How alumni use their BYU education to serve their communities, neighbors, and families.

Debbie Critchfield

Debbie Critchfield drew on her BYU exit poll experience to conduct a high school exit poll 20 yeas later.

Taking Students to the Polls

Recently my BYU experience with the Utah Colleges Exit Poll benefitted seniors at five local high schools. As the chairman of our school board, I proposed that our school district conduct its own exit poll for the 2008 general election. I was able to organize this event drawing on the knowledge I gained at BYU, gathering exit poll information as a freshman in 1988 and compiling and analyzing data as a senior in 1992.

The end result was well worth the effort. The story became a big part of election-night coverage on the local TV station, showing students at every level of the project. Local papers did articles discussing the poll. Republican Party leaders asked for a group of students to make a presentation about poll results at their election-night gathering.

The most rewarding aspect of the project was the effect it had on students at the alternative high school. Their teacher shared with me the interest in government her students had gained. Those who were able to register to vote had done so and many had expressed desires to pursue interests in government. For many of these at-risk students, this was a significant development.

This event became a living model of how elections serve the citizens.

—Debbie Durham Critchfield (BA ’93), Oakley, Idaho

Learning Leaves

Back in 1988 I took Zoology 334 from Professor Clyde L. Pritchett (BS ’60). One of our assignments was to make a leaf book that contained actual leaves that we identified. After 22 years my leaf book is still in fairly good condition, and I decided to use it to teach my children: “There’s a birch. Look at that beautiful horse chestnut! Can you find a maple in the park?”

My daughter Jill, age 8, was especially interested and studied my old leaf book carefully. Everywhere we drove, she looked out the window trying to identify trees. I knew she had gained knowledge and a love of nature when she said one day, “Mom, the only good thing about going to the dentist is that I get to see the catalpa tree.”

—Jennifer Belue Parry (BS ’89), Pocatello, Idaho

Angela Jowers

To help her daughter overcome school trauma, Angela Jowers remembered a sociological theory learned at BYU.

Tip: Change It Up

When my daughter, Maya, experienced emotional turmoil over being bullied at school, I addressed the issue; yet several months passed and getting ready for school each morning still included an ingrained response of crying over being bullied.
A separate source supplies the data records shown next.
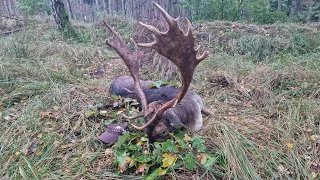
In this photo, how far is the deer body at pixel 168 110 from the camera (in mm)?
2554

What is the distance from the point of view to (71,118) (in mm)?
3211

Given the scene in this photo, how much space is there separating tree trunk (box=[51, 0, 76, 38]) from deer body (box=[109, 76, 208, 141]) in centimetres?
366

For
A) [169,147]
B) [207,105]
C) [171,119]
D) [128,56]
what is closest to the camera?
[169,147]

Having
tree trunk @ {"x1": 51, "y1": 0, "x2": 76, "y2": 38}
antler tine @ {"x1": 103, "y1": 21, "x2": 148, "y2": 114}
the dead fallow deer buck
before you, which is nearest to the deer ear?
the dead fallow deer buck

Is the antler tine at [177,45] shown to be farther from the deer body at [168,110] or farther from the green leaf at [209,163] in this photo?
the green leaf at [209,163]

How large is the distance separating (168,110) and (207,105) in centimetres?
116

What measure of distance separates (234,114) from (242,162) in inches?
46.1

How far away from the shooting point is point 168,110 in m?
2.68

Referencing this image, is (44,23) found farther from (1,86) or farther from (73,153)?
(73,153)

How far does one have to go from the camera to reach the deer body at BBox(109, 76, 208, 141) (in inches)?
101

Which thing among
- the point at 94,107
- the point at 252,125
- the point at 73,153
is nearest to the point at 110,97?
the point at 94,107

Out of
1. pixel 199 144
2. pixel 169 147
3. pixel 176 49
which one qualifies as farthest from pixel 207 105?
pixel 176 49

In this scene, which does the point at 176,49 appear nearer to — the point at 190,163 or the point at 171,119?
the point at 171,119

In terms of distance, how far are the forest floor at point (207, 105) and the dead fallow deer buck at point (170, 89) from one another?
276 millimetres
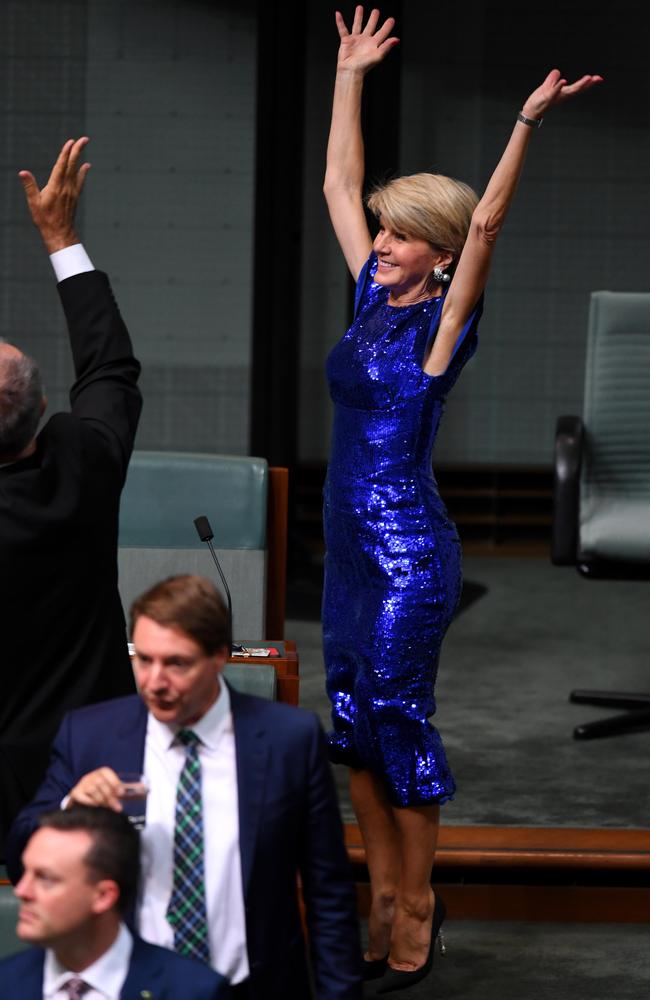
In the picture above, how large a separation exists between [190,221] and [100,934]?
5163 mm

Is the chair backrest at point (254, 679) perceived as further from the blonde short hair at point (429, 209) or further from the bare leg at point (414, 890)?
the blonde short hair at point (429, 209)

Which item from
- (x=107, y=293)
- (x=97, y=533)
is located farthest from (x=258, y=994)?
(x=107, y=293)

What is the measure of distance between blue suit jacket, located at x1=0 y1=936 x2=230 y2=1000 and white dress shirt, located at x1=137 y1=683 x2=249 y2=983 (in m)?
0.07

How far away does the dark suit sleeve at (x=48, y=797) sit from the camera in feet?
6.42

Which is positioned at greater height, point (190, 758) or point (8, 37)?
point (8, 37)

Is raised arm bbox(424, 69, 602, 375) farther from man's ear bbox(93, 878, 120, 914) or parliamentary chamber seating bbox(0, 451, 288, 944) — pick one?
parliamentary chamber seating bbox(0, 451, 288, 944)

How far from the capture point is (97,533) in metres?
2.23

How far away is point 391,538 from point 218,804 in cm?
91

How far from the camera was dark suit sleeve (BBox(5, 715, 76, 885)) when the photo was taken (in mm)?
1956

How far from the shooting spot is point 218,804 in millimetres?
1970

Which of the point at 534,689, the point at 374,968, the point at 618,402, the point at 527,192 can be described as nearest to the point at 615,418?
the point at 618,402

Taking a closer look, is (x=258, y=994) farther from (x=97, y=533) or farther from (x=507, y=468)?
(x=507, y=468)

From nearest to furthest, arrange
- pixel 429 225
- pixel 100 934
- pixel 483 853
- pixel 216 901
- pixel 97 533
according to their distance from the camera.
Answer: pixel 100 934 < pixel 216 901 < pixel 97 533 < pixel 429 225 < pixel 483 853

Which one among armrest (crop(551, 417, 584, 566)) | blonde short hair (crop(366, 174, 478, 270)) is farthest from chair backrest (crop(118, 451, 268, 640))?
blonde short hair (crop(366, 174, 478, 270))
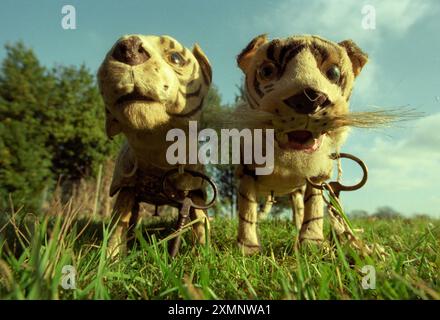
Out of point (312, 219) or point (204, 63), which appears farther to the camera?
point (204, 63)

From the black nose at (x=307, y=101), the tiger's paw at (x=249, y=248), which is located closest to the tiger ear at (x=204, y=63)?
the black nose at (x=307, y=101)

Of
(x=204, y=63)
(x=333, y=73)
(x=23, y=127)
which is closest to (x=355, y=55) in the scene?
(x=333, y=73)

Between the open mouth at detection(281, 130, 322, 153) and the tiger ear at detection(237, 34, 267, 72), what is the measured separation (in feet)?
1.59

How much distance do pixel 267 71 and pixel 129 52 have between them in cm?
63

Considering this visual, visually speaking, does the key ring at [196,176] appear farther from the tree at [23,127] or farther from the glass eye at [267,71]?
the tree at [23,127]

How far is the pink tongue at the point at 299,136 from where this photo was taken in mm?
1699

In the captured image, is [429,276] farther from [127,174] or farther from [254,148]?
[127,174]

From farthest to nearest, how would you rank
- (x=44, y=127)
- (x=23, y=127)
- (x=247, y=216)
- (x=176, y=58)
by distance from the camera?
(x=44, y=127)
(x=23, y=127)
(x=247, y=216)
(x=176, y=58)

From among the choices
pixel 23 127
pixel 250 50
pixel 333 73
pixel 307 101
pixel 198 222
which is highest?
pixel 23 127

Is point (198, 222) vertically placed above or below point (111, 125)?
below

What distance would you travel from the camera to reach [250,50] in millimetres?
1950

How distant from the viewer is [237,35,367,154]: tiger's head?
1.51m

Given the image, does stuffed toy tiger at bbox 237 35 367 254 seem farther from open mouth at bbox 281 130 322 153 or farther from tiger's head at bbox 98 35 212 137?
tiger's head at bbox 98 35 212 137

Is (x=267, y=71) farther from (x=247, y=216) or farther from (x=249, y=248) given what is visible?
(x=249, y=248)
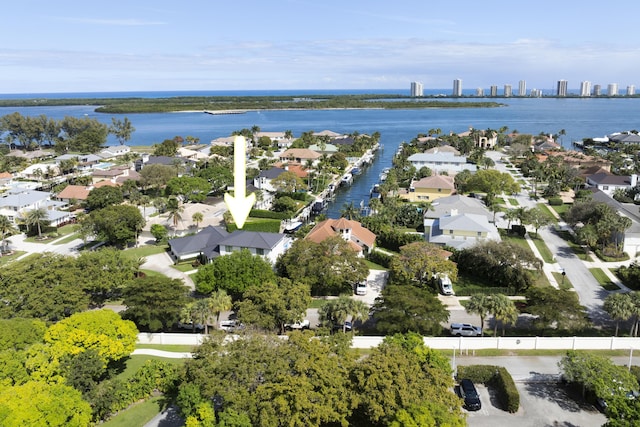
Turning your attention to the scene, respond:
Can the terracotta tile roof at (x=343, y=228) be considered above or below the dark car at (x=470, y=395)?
Result: above

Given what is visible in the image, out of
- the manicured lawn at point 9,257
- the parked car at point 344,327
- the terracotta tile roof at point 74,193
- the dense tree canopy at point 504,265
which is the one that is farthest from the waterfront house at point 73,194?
the dense tree canopy at point 504,265

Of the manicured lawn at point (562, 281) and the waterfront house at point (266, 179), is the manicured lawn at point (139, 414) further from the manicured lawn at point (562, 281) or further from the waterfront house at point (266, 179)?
the waterfront house at point (266, 179)

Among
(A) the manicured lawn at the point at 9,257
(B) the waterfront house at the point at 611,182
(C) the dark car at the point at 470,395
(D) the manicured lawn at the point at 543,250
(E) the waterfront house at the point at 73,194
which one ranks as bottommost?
(A) the manicured lawn at the point at 9,257

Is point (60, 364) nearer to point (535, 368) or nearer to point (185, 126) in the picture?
point (535, 368)

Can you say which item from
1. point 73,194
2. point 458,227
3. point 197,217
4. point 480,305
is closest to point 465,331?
point 480,305

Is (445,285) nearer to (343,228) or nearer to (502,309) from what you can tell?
(502,309)

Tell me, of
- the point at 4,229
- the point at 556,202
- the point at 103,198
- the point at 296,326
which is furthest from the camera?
the point at 556,202

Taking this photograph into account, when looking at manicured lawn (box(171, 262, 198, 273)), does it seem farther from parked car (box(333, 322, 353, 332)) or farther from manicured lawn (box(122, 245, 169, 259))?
parked car (box(333, 322, 353, 332))
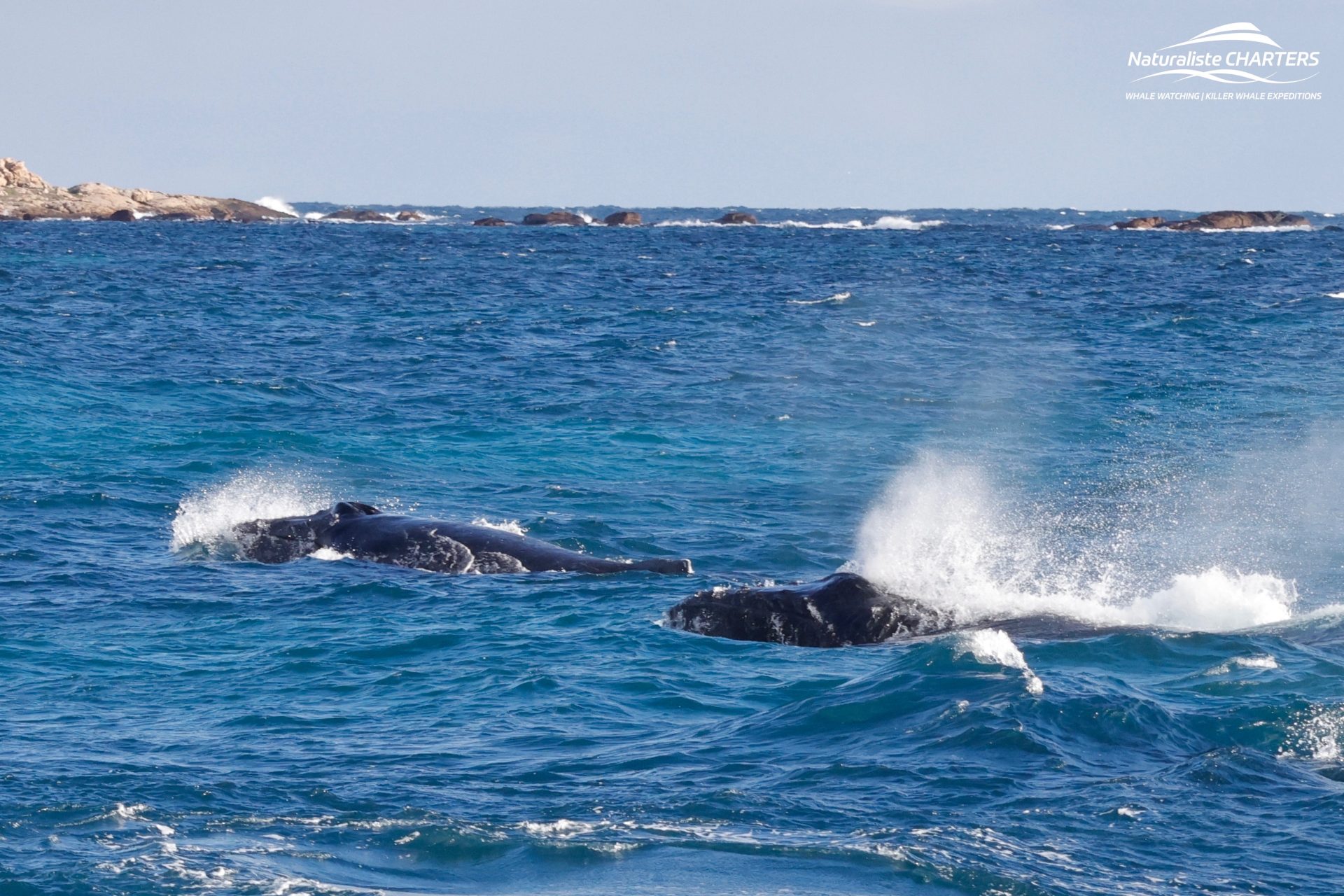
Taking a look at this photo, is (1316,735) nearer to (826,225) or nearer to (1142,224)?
(1142,224)

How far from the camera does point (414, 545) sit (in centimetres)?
1783

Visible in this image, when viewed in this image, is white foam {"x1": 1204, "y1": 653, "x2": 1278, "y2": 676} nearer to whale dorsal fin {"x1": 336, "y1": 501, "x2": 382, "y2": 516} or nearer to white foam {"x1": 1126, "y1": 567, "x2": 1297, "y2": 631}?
white foam {"x1": 1126, "y1": 567, "x2": 1297, "y2": 631}

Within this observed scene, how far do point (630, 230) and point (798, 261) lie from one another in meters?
43.0

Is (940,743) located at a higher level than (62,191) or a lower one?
lower

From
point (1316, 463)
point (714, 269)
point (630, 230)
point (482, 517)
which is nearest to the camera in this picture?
point (482, 517)

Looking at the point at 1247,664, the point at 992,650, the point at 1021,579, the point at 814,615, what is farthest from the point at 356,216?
the point at 1247,664

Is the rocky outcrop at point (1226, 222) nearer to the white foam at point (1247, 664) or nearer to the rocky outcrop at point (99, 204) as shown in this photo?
the rocky outcrop at point (99, 204)

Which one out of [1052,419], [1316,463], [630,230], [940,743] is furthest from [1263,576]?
[630,230]

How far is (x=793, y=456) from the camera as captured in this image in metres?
26.5

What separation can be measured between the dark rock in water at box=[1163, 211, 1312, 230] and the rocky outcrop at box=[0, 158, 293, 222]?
262 ft

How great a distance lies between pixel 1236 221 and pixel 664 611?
119 m

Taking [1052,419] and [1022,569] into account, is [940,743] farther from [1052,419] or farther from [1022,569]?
[1052,419]

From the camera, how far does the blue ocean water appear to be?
9172 mm

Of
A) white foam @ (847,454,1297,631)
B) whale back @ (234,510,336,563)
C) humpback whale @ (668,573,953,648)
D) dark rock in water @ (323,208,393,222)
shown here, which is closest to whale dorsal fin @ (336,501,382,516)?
whale back @ (234,510,336,563)
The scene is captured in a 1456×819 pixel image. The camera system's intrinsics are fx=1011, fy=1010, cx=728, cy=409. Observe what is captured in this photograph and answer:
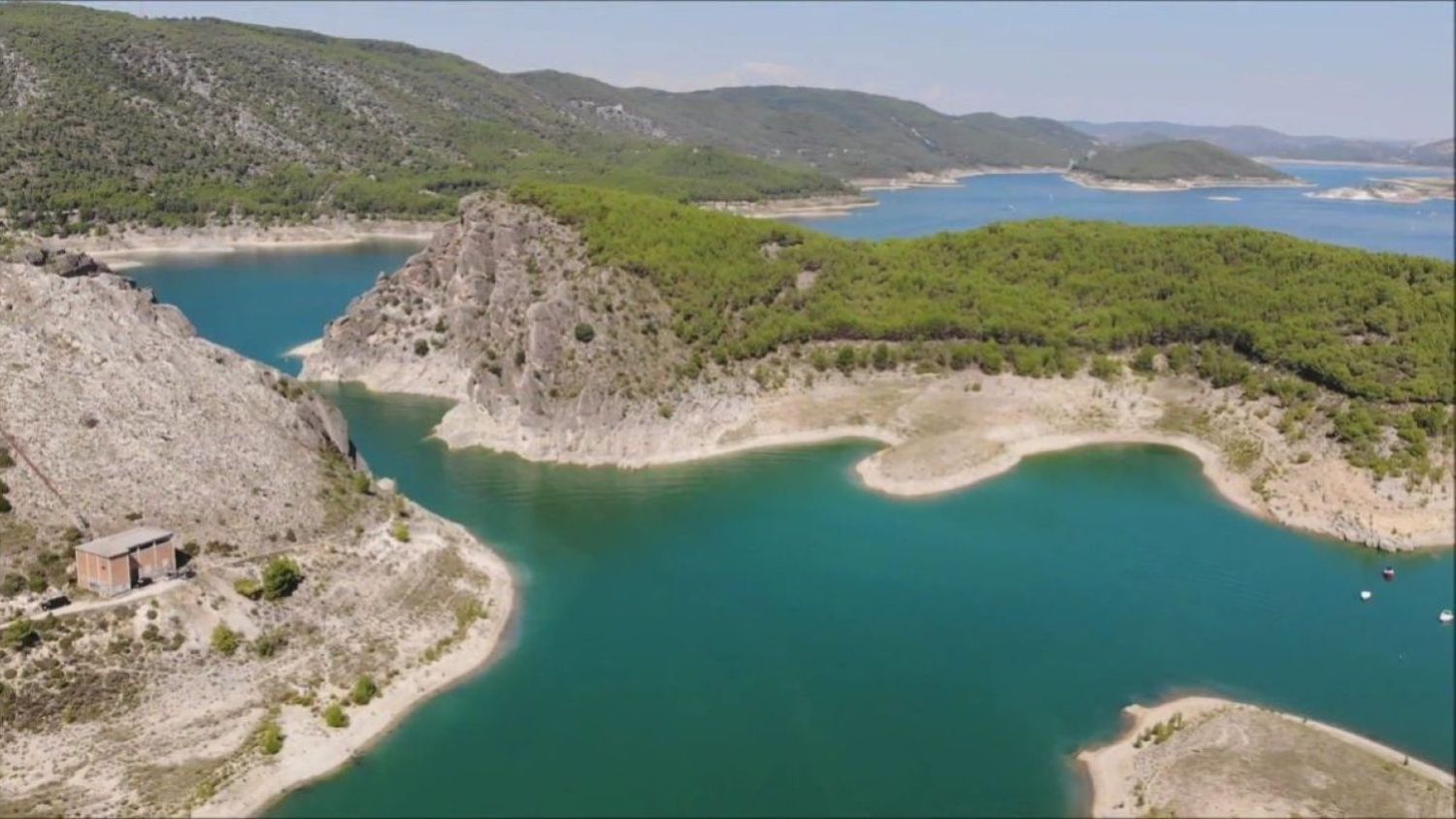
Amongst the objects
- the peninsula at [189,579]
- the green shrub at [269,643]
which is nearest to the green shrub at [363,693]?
the peninsula at [189,579]

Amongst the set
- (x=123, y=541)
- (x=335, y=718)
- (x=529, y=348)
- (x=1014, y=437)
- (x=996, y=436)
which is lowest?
(x=335, y=718)

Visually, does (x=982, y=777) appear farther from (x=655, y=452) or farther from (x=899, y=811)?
(x=655, y=452)

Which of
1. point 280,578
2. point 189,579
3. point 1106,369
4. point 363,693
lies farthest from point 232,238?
point 363,693

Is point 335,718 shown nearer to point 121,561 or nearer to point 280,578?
point 280,578

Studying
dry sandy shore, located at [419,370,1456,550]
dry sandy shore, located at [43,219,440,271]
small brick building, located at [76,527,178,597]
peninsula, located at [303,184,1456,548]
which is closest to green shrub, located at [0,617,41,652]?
small brick building, located at [76,527,178,597]

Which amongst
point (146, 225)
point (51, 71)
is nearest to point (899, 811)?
point (146, 225)

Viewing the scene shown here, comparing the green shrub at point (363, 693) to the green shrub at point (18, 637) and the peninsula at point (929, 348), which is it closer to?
the green shrub at point (18, 637)
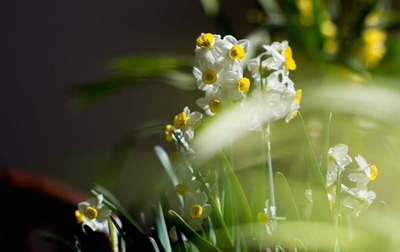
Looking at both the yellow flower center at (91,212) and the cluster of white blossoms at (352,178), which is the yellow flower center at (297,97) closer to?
the cluster of white blossoms at (352,178)

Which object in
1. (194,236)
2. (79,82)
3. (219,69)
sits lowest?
(194,236)

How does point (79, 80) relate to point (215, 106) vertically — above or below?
above

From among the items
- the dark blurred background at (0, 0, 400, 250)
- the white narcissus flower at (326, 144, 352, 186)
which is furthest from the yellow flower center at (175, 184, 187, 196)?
the dark blurred background at (0, 0, 400, 250)

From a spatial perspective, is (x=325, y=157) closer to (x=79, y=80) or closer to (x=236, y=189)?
(x=236, y=189)

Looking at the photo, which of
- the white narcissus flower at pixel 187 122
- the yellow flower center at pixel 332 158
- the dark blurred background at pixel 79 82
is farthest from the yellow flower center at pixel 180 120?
the dark blurred background at pixel 79 82

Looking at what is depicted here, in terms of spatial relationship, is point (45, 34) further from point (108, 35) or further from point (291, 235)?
point (291, 235)

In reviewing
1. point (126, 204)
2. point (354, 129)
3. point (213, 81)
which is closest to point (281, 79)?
point (213, 81)

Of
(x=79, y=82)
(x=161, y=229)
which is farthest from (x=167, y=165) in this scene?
(x=79, y=82)
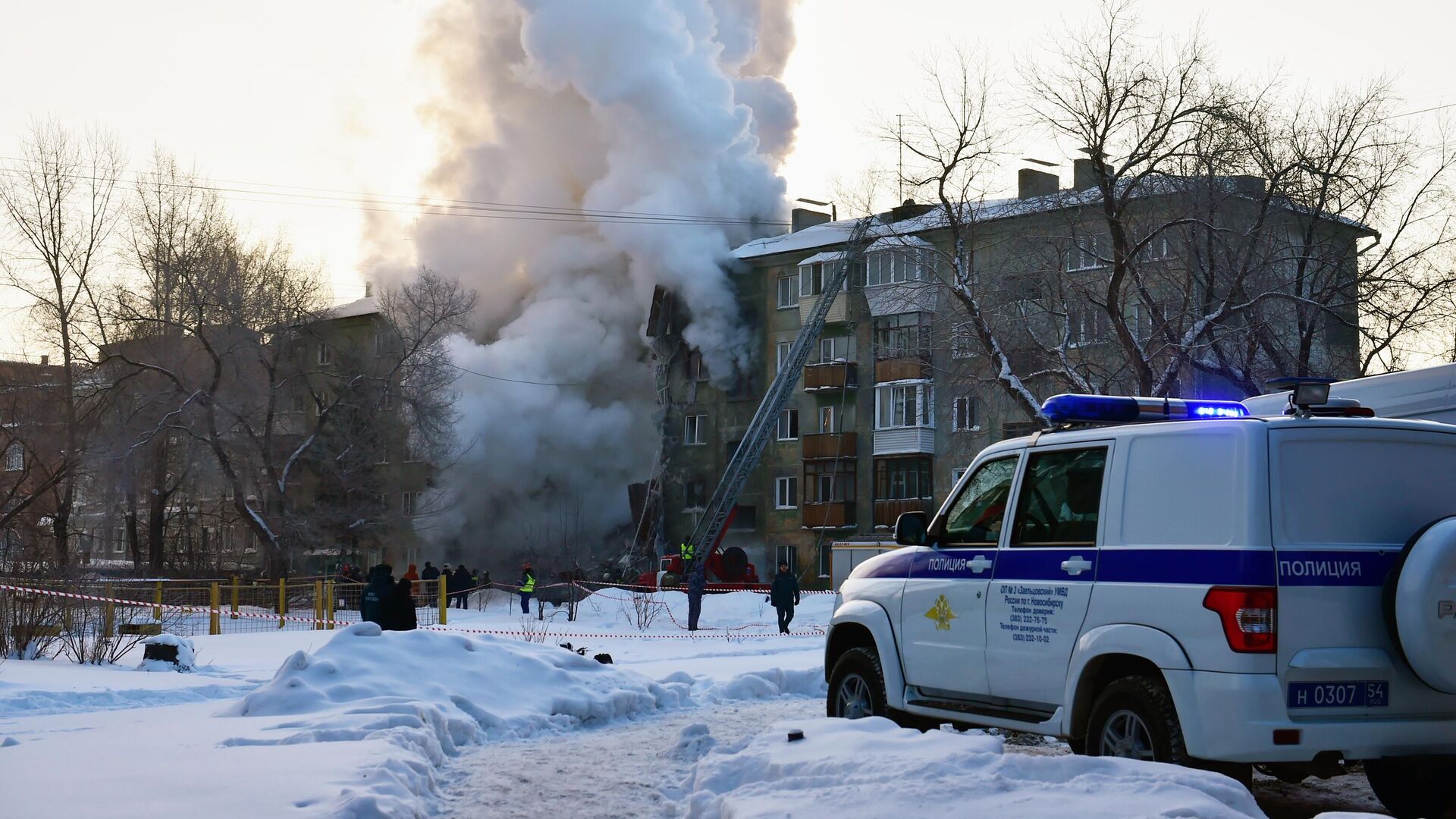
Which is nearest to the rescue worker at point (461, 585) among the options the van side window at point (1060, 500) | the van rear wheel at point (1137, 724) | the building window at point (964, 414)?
the building window at point (964, 414)

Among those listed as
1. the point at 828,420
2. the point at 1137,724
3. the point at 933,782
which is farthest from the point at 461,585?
the point at 933,782

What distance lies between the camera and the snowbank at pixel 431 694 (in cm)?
1027

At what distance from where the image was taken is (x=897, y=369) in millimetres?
51188

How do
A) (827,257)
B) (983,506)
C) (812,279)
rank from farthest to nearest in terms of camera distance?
1. (812,279)
2. (827,257)
3. (983,506)

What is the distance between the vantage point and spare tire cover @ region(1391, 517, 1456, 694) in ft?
22.2

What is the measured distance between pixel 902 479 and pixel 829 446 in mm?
3212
As I pondered this situation, a sociological theory of systems I had learned at BYU came to mind: If any one part of a system is changed, the whole system will be altered. I decided to give it a try, and I mixed up the order of my daughter’s preparatory routine. It was amazing! Customarily, she began crying after breakfast on her way to get dressed. She was now getting dressed first and did not know where in the routine to begin the tears. We arrived at school without any tears, and she was actually surprised and quite proud of herself. She finished out the school year using the new routine and loving school again.